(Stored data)
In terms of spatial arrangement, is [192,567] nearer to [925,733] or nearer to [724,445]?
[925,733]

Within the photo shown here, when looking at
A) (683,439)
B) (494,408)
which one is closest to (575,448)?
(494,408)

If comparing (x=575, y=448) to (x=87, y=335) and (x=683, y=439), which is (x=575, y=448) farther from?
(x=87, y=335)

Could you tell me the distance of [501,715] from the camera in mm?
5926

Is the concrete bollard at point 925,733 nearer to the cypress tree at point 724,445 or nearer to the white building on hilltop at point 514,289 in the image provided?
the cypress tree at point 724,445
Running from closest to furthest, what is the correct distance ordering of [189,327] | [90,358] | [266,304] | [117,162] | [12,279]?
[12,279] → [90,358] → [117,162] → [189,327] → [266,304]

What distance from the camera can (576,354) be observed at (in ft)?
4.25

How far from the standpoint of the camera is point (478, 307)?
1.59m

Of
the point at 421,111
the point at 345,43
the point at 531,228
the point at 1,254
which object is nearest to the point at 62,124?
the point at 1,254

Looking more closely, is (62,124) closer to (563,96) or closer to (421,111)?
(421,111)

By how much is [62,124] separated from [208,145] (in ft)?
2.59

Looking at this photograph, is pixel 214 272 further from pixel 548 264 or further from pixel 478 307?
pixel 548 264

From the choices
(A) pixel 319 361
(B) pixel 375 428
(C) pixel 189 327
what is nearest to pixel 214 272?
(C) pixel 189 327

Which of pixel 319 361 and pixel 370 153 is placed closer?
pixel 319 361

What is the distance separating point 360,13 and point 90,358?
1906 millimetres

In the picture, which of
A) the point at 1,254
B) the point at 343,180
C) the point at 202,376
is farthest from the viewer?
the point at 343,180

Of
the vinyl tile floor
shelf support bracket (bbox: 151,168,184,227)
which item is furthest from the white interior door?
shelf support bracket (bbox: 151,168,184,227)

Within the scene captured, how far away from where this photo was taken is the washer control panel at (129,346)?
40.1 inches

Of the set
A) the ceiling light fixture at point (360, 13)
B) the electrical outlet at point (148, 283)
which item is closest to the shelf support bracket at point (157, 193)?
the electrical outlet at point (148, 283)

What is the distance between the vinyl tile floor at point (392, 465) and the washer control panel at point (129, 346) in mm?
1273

...

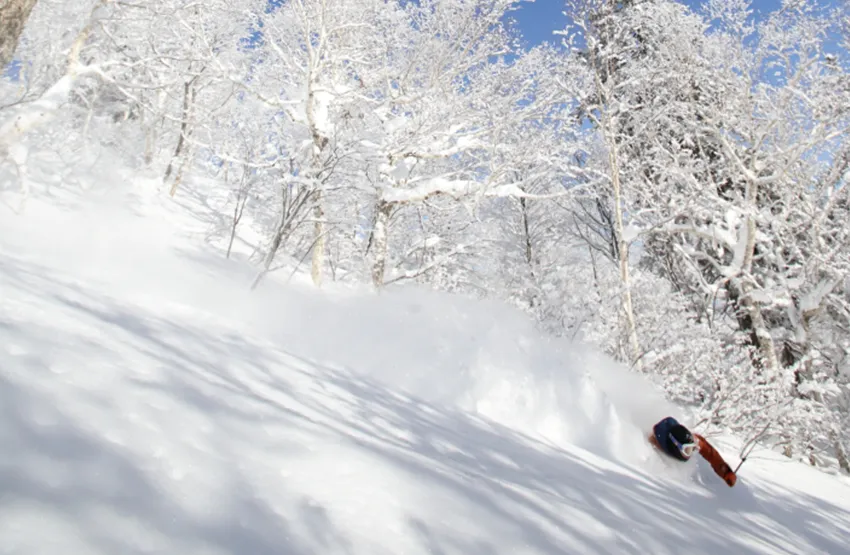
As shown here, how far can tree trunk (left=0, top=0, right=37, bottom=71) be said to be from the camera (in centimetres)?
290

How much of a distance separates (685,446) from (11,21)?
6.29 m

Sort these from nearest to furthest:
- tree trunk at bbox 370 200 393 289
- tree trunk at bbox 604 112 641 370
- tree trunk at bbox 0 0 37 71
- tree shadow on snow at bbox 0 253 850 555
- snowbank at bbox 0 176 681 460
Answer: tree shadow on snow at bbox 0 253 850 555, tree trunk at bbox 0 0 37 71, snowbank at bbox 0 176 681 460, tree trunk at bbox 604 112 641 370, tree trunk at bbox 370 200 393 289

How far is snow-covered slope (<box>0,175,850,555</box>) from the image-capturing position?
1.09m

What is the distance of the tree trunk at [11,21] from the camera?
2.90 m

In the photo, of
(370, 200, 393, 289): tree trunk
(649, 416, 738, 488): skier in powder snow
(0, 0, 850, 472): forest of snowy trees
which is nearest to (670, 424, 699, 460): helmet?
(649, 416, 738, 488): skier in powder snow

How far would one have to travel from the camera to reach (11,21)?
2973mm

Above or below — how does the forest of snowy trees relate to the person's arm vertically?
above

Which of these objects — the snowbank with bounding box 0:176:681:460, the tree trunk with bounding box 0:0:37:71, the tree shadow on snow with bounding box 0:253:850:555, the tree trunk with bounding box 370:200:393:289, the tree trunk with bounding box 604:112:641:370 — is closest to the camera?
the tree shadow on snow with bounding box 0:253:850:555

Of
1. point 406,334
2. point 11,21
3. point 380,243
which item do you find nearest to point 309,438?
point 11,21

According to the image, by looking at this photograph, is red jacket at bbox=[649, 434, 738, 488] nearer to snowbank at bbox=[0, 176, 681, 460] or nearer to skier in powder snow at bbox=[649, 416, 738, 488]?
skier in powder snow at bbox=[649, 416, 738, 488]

=== WORK INSTRUCTIONS ===
Render the stretch from the line containing "What distance from" through the line containing "40.1 inches" as a JSON list of strings, one string per line, leaving out blank lines.

=== WRITTEN SOLUTION ===
[
  "What distance from the camera can (576,354) be observed at (in ft)?",
  "4.25",
  "How far from the standpoint of the camera is point (478, 307)?",
  "1.59m",
  "Of",
  "the point at 421,111",
  "the point at 345,43",
  "the point at 531,228",
  "the point at 1,254",
  "which object is nearest to the point at 62,124?",
  "the point at 1,254",
  "Looking more closely, is (62,124) closer to (563,96) or closer to (421,111)?",
  "(421,111)",
  "By how much is [62,124] separated from [208,145] (in ft)?",
  "2.59",
  "Looking at this photograph, is pixel 214 272 further from pixel 548 264 or further from pixel 478 307?",
  "pixel 548 264",
  "From the choices",
  "(A) pixel 319 361",
  "(B) pixel 375 428",
  "(C) pixel 189 327",
  "what is nearest to pixel 214 272?",
  "(C) pixel 189 327",
  "Which of pixel 319 361 and pixel 370 153 is placed closer?",
  "pixel 319 361",
  "What is the distance separating point 360,13 and point 90,358?",
  "1906 millimetres",
  "In the picture, which of",
  "A) the point at 1,254",
  "B) the point at 343,180",
  "C) the point at 202,376",
  "is farthest from the viewer?",
  "the point at 343,180",
  "Of",
  "the vinyl tile floor",
  "shelf support bracket (bbox: 151,168,184,227)",
  "which item is furthest from the white interior door?",
  "shelf support bracket (bbox: 151,168,184,227)",
  "Within the scene captured, how far away from where this photo was taken is the washer control panel at (129,346)?",
  "40.1 inches"
]